_Exercise_: Tally the lines in the listing below that contain the string "output", and state only the total.
==== Task inputs
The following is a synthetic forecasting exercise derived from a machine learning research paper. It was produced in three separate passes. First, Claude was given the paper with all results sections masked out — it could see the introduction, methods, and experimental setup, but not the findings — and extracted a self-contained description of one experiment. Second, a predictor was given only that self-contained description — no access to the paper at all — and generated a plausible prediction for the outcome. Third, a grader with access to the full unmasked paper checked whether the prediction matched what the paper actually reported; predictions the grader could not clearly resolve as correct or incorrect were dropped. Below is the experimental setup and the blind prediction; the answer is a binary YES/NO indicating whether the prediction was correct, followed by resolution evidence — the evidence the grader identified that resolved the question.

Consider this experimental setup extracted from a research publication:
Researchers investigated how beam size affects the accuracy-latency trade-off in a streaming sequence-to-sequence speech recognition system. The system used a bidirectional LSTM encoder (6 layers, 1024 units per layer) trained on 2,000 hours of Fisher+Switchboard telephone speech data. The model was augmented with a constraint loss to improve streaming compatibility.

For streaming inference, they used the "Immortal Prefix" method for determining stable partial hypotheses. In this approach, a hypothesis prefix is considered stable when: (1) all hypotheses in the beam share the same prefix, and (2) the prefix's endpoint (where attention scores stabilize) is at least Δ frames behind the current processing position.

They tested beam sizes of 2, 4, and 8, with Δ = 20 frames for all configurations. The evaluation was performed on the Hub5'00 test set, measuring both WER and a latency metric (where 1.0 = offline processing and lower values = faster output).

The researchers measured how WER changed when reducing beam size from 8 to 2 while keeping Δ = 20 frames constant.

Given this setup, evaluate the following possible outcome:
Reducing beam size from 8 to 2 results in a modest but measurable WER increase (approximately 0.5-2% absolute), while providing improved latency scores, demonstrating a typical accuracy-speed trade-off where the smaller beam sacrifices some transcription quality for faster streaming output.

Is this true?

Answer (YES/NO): NO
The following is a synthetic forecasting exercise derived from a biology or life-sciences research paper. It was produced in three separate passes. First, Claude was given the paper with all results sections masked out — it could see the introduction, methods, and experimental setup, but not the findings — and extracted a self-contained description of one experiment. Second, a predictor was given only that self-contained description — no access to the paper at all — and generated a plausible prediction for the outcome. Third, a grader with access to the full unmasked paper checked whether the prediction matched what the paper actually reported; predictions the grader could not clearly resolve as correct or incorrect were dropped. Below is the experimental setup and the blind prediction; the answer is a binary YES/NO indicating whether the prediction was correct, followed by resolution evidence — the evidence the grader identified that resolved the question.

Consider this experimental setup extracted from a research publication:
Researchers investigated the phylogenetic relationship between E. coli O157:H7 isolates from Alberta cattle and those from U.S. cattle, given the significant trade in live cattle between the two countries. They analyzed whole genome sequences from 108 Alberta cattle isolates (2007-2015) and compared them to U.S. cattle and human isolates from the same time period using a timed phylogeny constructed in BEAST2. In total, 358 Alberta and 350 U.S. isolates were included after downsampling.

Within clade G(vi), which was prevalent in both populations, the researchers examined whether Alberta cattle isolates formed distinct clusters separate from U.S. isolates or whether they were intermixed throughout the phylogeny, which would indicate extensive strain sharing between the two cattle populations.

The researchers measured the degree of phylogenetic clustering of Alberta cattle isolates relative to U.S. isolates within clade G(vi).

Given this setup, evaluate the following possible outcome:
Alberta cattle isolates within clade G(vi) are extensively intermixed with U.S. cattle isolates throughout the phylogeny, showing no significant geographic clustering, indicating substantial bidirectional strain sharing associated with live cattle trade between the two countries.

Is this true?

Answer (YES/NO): NO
========
_Problem solution_: 2